The mechanism of action of bupropion appears to have an unusual, not fully understood, noradrenergic link. The bupropion metabolite hydroxybupropion probably plays a critical role in bupropion's antidepressant activity, which appears to be predominantly associated with long-term noradrenergic effects. The mild central nervous system activating effects of bupropion appear to be due to weak dopaminergic mechanisms. There is some evidence that dopamine may contribute to bupropion's antidepressant properties. Antidepressant effects of bupropion are not serotonergically mediated.
经过多年研究,新型抗抑郁药安非他酮的作用机制仍不明确。回顾相关的生化、体内脑微透析、电生理、行为学及临床数据,有助于明确关于这种独特化合物的已知信息,并提示其可能的作用方式。
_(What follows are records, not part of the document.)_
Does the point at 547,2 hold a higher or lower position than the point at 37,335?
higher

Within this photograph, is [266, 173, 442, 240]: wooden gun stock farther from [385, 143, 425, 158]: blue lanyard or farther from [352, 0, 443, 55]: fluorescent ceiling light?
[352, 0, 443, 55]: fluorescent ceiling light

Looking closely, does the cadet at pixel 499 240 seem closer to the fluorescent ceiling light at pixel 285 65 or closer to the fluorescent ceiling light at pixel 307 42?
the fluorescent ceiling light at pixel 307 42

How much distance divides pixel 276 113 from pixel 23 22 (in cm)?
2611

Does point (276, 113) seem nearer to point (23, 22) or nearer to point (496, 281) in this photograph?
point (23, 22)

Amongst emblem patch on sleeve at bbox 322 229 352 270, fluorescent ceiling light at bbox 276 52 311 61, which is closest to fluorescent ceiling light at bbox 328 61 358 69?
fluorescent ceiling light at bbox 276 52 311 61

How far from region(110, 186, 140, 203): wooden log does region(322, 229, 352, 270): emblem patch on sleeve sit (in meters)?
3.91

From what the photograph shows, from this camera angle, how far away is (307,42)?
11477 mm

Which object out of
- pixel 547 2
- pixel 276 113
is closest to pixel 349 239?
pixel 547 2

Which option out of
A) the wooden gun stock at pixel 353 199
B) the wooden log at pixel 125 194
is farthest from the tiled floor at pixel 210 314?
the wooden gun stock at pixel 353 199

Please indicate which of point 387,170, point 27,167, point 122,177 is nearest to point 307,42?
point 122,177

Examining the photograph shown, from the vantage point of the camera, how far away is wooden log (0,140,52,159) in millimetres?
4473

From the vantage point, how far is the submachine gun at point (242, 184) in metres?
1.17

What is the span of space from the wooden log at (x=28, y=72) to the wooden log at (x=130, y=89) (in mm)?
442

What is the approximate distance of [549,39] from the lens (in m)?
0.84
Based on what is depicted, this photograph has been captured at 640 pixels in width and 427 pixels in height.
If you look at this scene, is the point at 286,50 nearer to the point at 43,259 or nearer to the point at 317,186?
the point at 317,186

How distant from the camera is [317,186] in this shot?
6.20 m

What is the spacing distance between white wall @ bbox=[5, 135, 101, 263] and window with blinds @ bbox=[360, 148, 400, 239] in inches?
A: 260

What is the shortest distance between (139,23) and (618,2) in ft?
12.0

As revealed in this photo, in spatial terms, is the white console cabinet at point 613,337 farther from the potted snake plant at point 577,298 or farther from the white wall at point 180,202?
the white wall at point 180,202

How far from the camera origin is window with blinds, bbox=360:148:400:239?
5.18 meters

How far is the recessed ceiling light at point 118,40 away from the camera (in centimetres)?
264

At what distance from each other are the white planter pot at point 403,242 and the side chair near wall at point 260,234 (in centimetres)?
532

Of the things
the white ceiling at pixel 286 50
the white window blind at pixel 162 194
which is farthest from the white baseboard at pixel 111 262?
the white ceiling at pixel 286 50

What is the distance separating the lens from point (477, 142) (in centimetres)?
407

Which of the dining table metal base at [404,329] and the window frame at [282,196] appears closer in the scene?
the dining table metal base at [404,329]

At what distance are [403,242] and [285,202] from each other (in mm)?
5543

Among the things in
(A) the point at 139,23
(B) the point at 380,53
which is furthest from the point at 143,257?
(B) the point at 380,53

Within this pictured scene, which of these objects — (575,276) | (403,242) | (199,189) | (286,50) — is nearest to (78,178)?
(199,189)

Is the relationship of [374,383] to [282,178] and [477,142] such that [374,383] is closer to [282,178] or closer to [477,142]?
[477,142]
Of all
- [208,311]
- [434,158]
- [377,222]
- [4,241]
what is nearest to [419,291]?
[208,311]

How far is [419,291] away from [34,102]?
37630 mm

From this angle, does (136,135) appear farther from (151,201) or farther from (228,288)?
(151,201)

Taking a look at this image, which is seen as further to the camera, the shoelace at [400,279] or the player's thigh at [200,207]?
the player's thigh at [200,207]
召集了由11名专家组成的小组召开会议,讨论安非他酮的抗抑郁活性机制。4名小组成员介绍了当前的研究结果,随后进行了讨论。
(1)生化研究表明,仅在长期给予非常高剂量的安非他酮后,大鼠皮层中突触后β-肾上腺素能受体的下调以及去甲肾上腺素刺激的腺苷酸环化酶的脱敏才会出现。(2)体内脑微透析研究表明,长期给药后,安非他酮诱导的伏隔核细胞外多巴胺增加有所增强。(3)电生理数据显示,急性给药时,安非他酮可降低蓝斑中去甲肾上腺素能神经元的放电频率。在脑的A9和A10区域,安非他酮可降低多巴胺能神经元的放电频率,但仅在非常高的剂量下才会出现,且安非他酮不会改变中缝背核中5-羟色胺能神经元的放电频率。(4)行为学研究表明,安非他酮最具活性的代谢产物羟基安非他酮(306U73)似乎在抗抑郁活性动物模型中对该化合物的大部分作用负责。(5)临床研究表明,安非他酮可增强去甲肾上腺素能功能活性,这可通过褪黑素羟基代谢产物排泄增加来反映,同时去甲肾上腺素周转率可能出现代偿性下降。在一项研究中,安非他酮使无反应者的多巴胺代谢产物高香草酸血浆水平升高,但反应者中未出现这种情况。
安非他酮的作用机制似乎存在一种不寻常的、尚未完全理解的去甲肾上腺素能联系。安非他酮代谢产物羟基安非他酮可能在安非他酮的抗抑郁活性中起关键作用,其抗抑郁活性似乎主要与长期的去甲肾上腺素能效应相关。安非他酮轻度的中枢神经系统激活作用似乎归因于较弱的多巴胺能机制。有一些证据表明多巴胺可能有助于安非他酮的抗抑郁特性。安非他酮的抗抑郁作用不是由5-羟色胺能介导的。